Fragment źródłowy:
Idziecie dalej w kierunku pałacu Buckingham – najlepiej przyjść tam oczywiście w godzinie zmiany warty królewskiej (teoretycznie o 11:30 w piątek i niedzielę, ale to czasami się zmienia) – warto być co najmniej 15 minut wcześniej, żeby mieć dobre miejsce.






[Buckingham Palace]



Stamtąd wracamy z powrotem – możecie się przejść albo taką szeroką ulicą (the Mall) prowadzącą od pałacu, albo znów spacerkiem przez Park, ale tym razem po drugiej stronie jeziorka (nota bene – jeziorko ma sporą populację różnego ptactwa wodnego, małego i dużego) – naprzeciwko pałacu po drugiej stronie parku są budynki Admiralicji – z ogromnym placem „defiladowym” przed – przejdziecie przez ten plac i przez bramę budynku na jego drugą stronę (czasami brama jest zamknięta – wtedy trzeba obejść na około od lewej strony)– tam znajduje się warta konna – w bramie stoją pięknie ubrani wojacy (charakterystyczne czerwone mundury) na koniach. Oni też mają swoją zmianę warty, bodajże koło 12, ale nie jestem pewna.








[Admiralicja i the Mall]



Stamtąd tą główną ulicą idziecie w kierunku Trafalgar Square ze słynną kolumną Nelsona i fontannami. (jak stoicie przodem do bramy ze strażą konną to trzeba obrócić się w prawo i iść prosto wzdłuż ulicy – chyba zresztą stamtąd jest widoczna kolumna). Na tym placu jest również National Gallery, którą warto odwiedzić (wejście za darmo, poza jakimiś specjalnymi wystawami). Po prawej stronie placu jest ładny kościółek, warto wejść do środka.






[Trafalgar Square]



Stamtąd kierujecie się na Picadilly Circus – stojąc przodem do placu, na jego dole (u góry masz Galerię), należy obrócić się w lewo i iść cały czas prostu (jakieś 10-15 minut do przejścia) i wychodzicie na Picadilly – to tam jest słynna rzeźba z amorkiem, tam Bridget Jones na neonach widziała swoje „notowania” wagi i papierosów. Troszkę z boku w rogu jednego z budynków jest piękna fontanna z czterema końmi w biegu. 






[Picadilly Circus]


Stąd warto udać się na zakupy przy Regents Street (odchodzi od Picadilly) – jest tam m.in. ogromny sklep z zabawkami, który zachwyca również dorosłych;-). Stąd blisko jest też do Leicester Square, gdzie dookoła są kina i teatry, w których grają najlepsze sztuki (można czasami trafić na premierę i zobaczyć zaproszone gwiazdy). Generalnie warto wybrać się na jakieś przedstawienie (szczególnie musical), bilety są raczej drogie (choć w kioskach przy Leicester można kupić tańsze bilety na ten sam dzień), ale naprawdę warto zainwestować – przedstawienia są grane z rozmachem, a i często można w nich wypatrzeć jakąś gwiazdę.

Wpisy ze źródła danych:
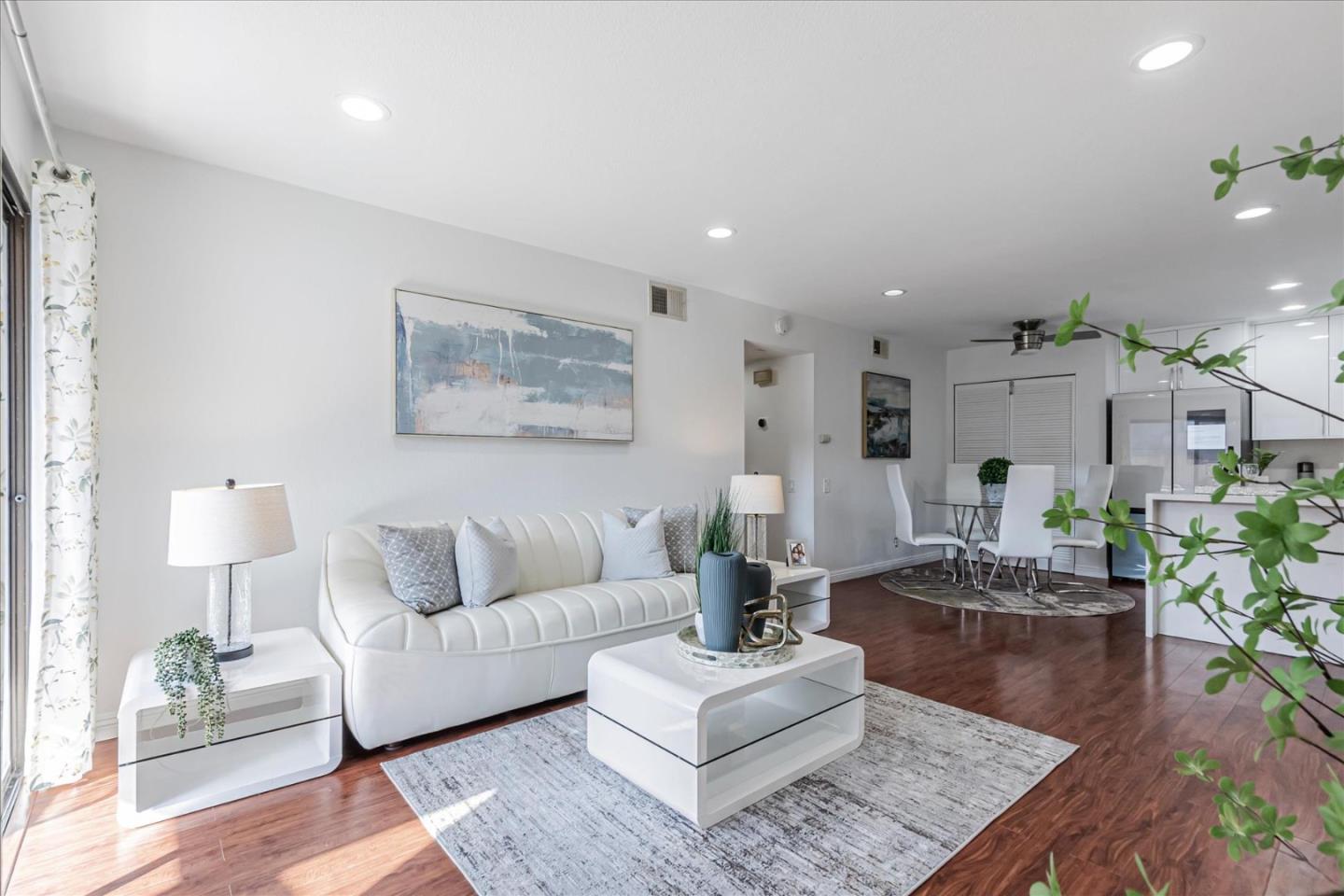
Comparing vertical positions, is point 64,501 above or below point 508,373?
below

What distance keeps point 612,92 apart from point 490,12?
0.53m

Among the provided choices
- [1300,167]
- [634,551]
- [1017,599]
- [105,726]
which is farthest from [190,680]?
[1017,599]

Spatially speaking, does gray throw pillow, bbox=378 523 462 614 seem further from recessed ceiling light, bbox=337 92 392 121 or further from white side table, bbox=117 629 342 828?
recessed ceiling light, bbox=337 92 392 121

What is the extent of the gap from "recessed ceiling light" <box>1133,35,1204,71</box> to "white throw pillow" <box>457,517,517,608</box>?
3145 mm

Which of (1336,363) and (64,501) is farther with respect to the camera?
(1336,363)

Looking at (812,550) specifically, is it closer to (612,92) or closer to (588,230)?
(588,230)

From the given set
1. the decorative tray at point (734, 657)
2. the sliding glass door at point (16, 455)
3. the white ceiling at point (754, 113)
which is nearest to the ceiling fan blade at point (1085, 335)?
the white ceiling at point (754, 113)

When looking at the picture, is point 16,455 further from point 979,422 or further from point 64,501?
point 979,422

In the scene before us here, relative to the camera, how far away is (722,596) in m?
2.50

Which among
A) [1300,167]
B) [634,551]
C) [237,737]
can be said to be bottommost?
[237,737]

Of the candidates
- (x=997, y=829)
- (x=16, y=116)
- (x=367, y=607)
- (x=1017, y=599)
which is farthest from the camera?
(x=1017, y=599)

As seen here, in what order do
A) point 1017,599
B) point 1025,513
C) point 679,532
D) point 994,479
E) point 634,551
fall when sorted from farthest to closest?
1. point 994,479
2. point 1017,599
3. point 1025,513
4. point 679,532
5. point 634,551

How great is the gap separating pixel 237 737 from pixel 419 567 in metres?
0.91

Twoje zadanie: Napisz dalszy ciąg tekstu o spacerze po centrum Londynu. Zacznij po ostatnim zdaniu, które dotyczy przedstawień w teatrach przy Leicester Square.

Odpowiedź do ćwiczenia:
  1. Hyde Park i Oxford Street



Do Hyde Parku możecie dojść spod Buckingham Palace (w przeciwną stronę niż St. James Park) – jest bardziej na tyłach pałacu. Ale możecie też sobie dojechać metrem. Hyde Park jest ogromny i warto go przejść cały, bo znajduje się tam sporo atrakcji, ale trzeba na to poświęcić kilka godzin. Możecie np. wysiąść na stacji Hyde Park Corner – wychodzi się właściwie od razu na Hyde Park. Stamtąd idziecie w lewo wzdłuż parku – dochodzicie do Albert Memorial – ogromnego pomnika ku czci księcia Alberta, męża królowej Wiktorii. Zaraz obok jest charakterystyczny okrągły budynek – Royal Albert Hall, gdzie odbywają się koncerty (zagranie tam, to wielki zaszczyt dla gwiazd – polecam obejrzeć koncerty z Royal Albert Hall np. Adele albo Robbie Williamsa).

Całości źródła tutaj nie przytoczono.